* WORK REQUEST *
Write out the data again exactly, skipping every picture.

(DATA SUPPLIED begins)

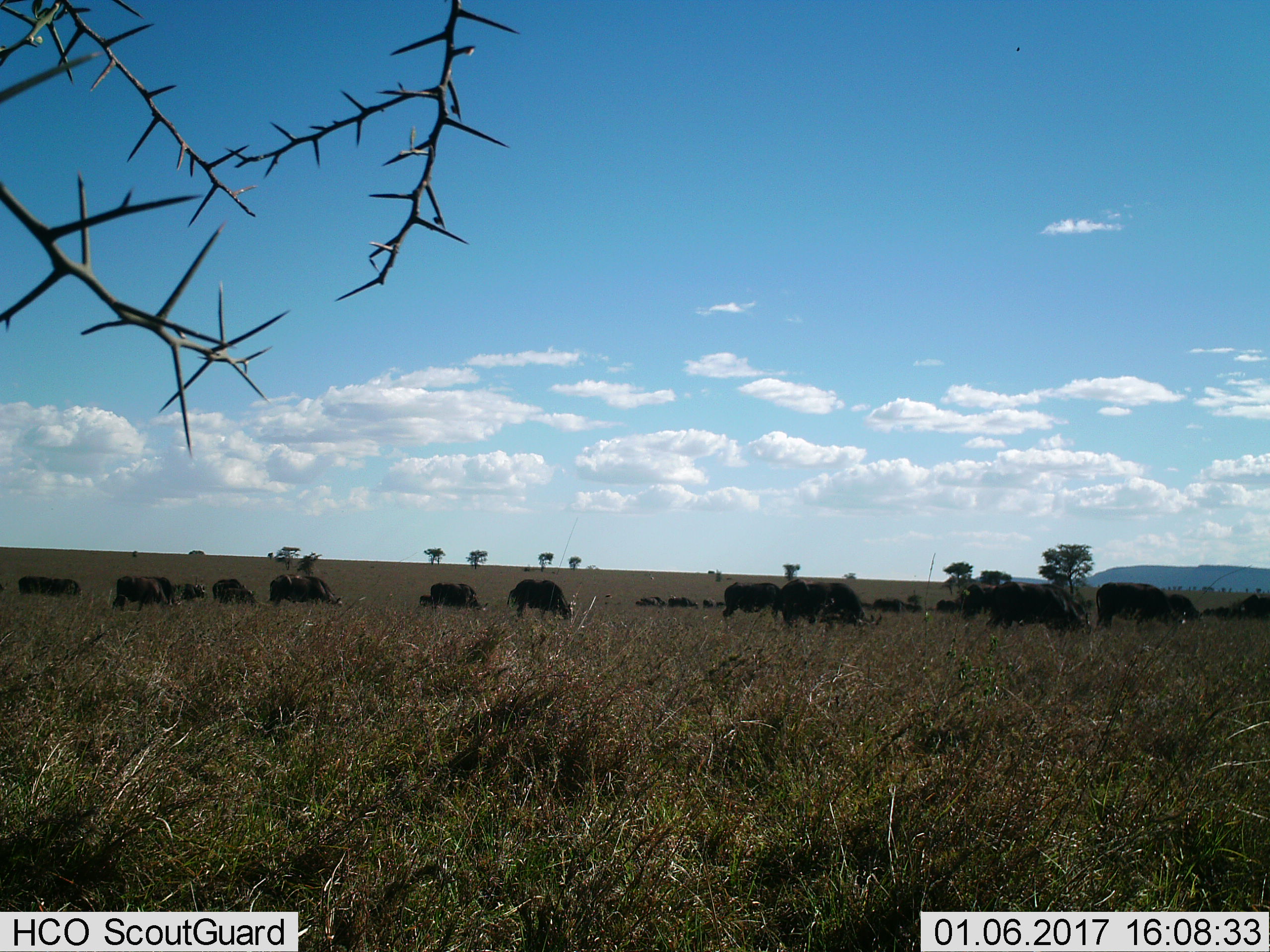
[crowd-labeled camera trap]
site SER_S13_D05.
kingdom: Animalia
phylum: Chordata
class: Mammalia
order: Artiodactyla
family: Bovidae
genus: Syncerus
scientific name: Syncerus caffer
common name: african buffalo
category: buffalo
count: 11-50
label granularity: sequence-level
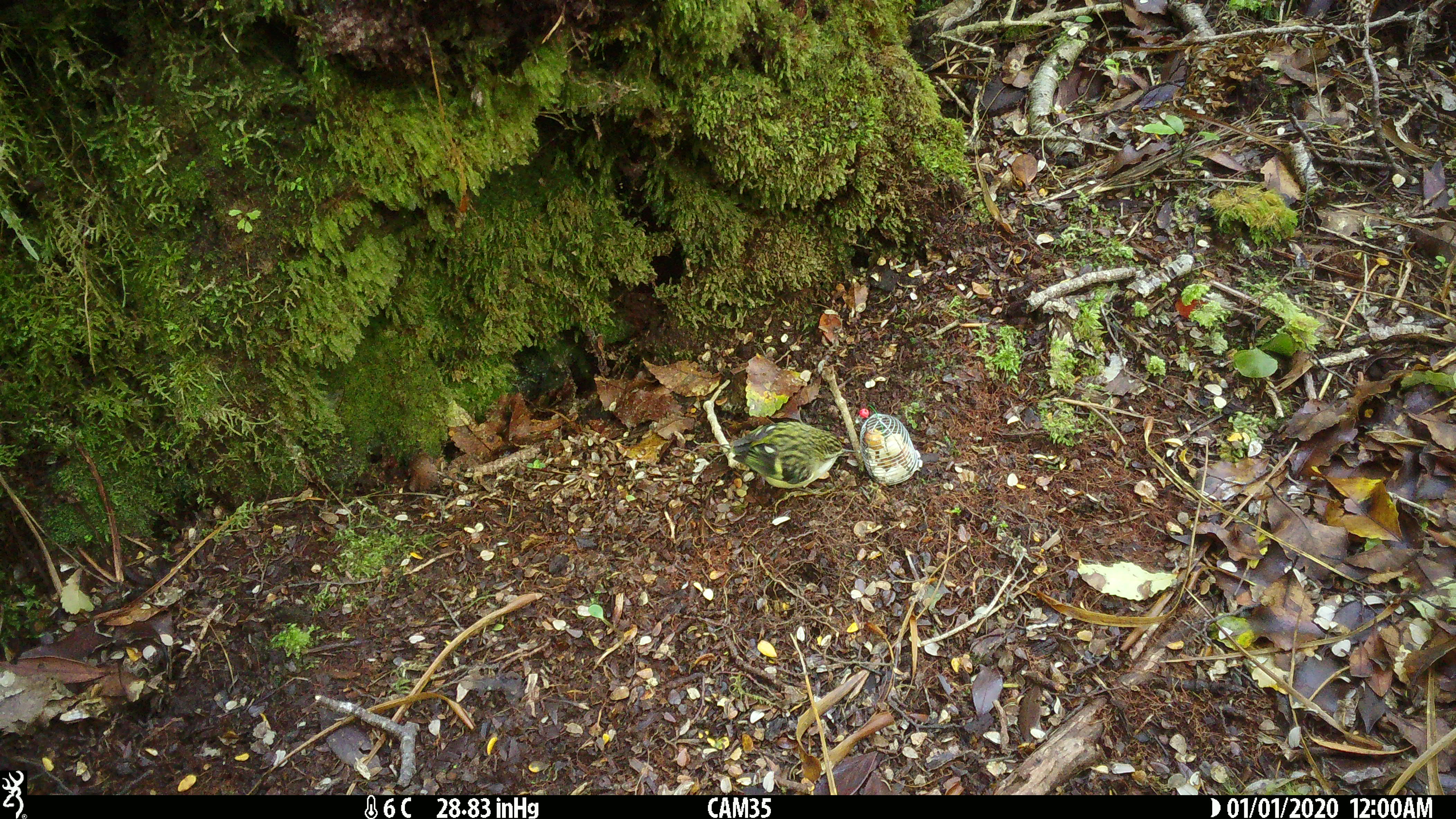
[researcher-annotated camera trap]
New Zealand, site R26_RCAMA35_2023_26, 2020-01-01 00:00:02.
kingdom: Animalia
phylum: Chordata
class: Aves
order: Passeriformes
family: Acanthisittidae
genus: Acanthisitta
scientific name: Acanthisitta chloris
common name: rifleman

(DATA SUPPLIED ends)

* ANSWER SPACE *
[crowd-labeled camera trap]
site SER_S13_D05.
kingdom: Animalia
phylum: Chordata
class: Mammalia
order: Artiodactyla
family: Bovidae
genus: Syncerus
scientific name: Syncerus caffer
common name: african buffalo
category: buffalo
count: 11-50
label granularity: sequence-level
[researcher-annotated camera trap]
New Zealand, site R26_RCAMA35_2023_26, 2020-01-01 00:00:02.
kingdom: Animalia
phylum: Chordata
class: Aves
order: Passeriformes
family: Acanthisittidae
genus: Acanthisitta
scientific name: Acanthisitta chloris
common name: rifleman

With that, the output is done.